Rhein-​Kreis Neuss/​Neuss – Er hat sich jahr­zehn­te­lang im sozia­len Bereich enga­giert und wurde dafür jetzt mit dem Bundesverdienstkreuz am Bande belohnt:

Dr. Albert Wunsch aus Neuss freute sich gemein­sam mit zahl­rei­chen Gästen über die beson­dere Auszeichnung. Landrat Hans Jürgen Petrauschke über­gab das Bundesverdienstkreuz jetzt im Neusser Kreishaus an den Erziehungswissenschaftler.

1944 in Setterich im Kreis Geilenkirchen gebo­ren, kam Albert Wunsch 1968 nach Neuss. Er ist ver­hei­ra­tet und Vater von zwei Söhnen. In der Quirinusstadt war er zunächst als Jugendbildungsreferent im Katholischen Jugendamt tätig; von 1973 bis 2004 über­nahm Wunsch hier die Leitung. Parallel dazu nahm er ab 1972 eine Lehrtätigkeit an der Fachhochschule Düsseldorf auf und absol­vierte ein Studium. An der Universität Köln pro­mo­vierte der heute 69-​Jährige 1986 in den Fächern Erziehungswissenschaften, Psychologie und Kunst.
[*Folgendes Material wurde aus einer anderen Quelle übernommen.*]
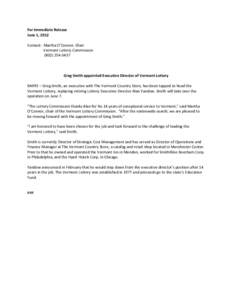 For Immediate Release June 1, 2012 Contact: Martha O’Connor, Chair Vermont Lottery Commission[removed]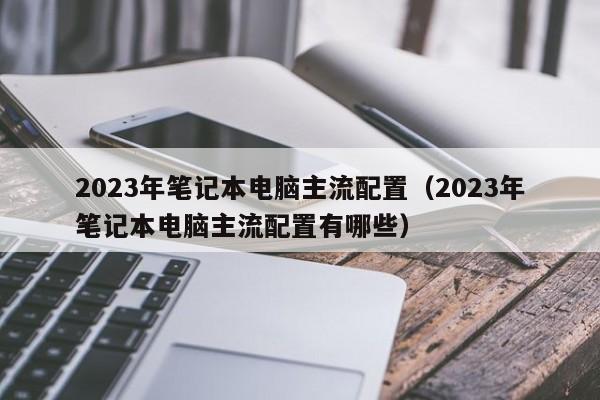 2023年笔记本电脑主流配置（2023年笔记本电脑主流配置有哪些）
2013-06-10_A-Wunsch_Bundesverdienstkreuz
Foto: Rhein-​Kreis Neuss

Dr. Albert Wunsch über­nahm neben sei­nem beruf­li­chen Engagement zahl­rei­che ehren­amt­li­che Aufgaben in Politik, Kirche und in Vereinen. Dabei lag ihm immer die Jugendarbeit am Herzen. So ist er seit 1970 Mitglied des Vereins Offene Tür, Träger des Hauses der Jugend in Neuss. Darüber hin­aus wirkte er von 1969 bis 2004 als Mitglied des Jugendwohlfahrts- und Jugendhilfeausschusses der Stadt Neuss an vie­len jugend­po­li­ti­schen Entscheidungen mit.
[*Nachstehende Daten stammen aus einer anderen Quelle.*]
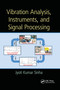 Vibration Analysis, Instruments, and Signal Processing by Jyoti Kumar Sinha, 9780367738655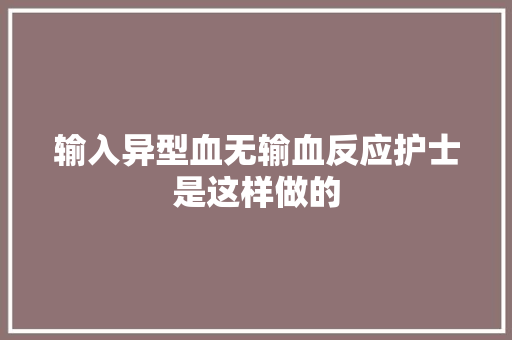 输入异型血无输血反应护士是这样做的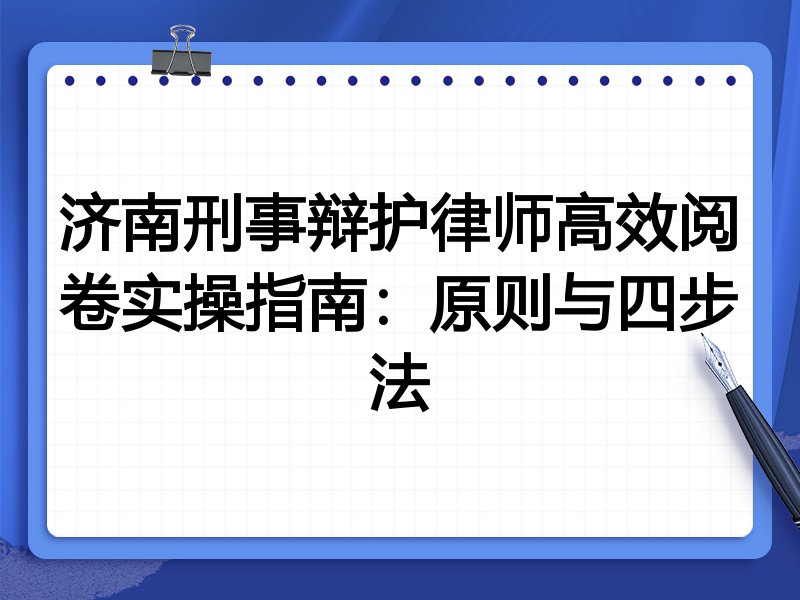 济南刑事辩护律师高效阅卷实操指南：原则与四步法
Entscheidend prägte Dr. Albert Wunsch die Erwachsenen- und Familienbildung in Neuss mit als lang­jäh­ri­ges Mitglied des Kuratoriums der Katholischen Arbeitsgemeinschaft für Weiterbildung in Neuss. Er ist Vorstandsvorsitzender des Katholischen Jugendförderwerkes im Stadtdekanat Neuss und Mitbegründer des Berufsförderungszentrums Schlicherum in Neuss. Im Pfarrgemeinderat St. Peter in Neuss-​Hoisten enga­gierte er sich ebenso wie im Erzbistum Köln, wo er in einer Reihe von Organisationen aktiv ist.

Der Pädagoge, Buchautor und Berater für Erziehung, Partnerschaft und Konfliktmanagement hat sich, so betonte Landrat Hans-​Jürgen Petrauschke in sei­ner Laudatio, „in vor­bild­li­cher Weise für eine ange­mes­sene und nicht über­zo­gene Erziehung von Kindern und Jugendlichen enga­giert”. Für seine zahl­rei­chen Aktivitäten habe Dr. Wunsch „einen gro­ßen Teil sei­ner Freizeit geop­fert und sei­nen Sachverstand und viel Herzblut ein­ge­bracht”. „Dr. Albert Wunsch hat sich vie­len Aufgaben gestellt, die für unsere Gesellschaft unver­zicht­bar sind”, wür­digte der Landrat das Wirken des Neussers.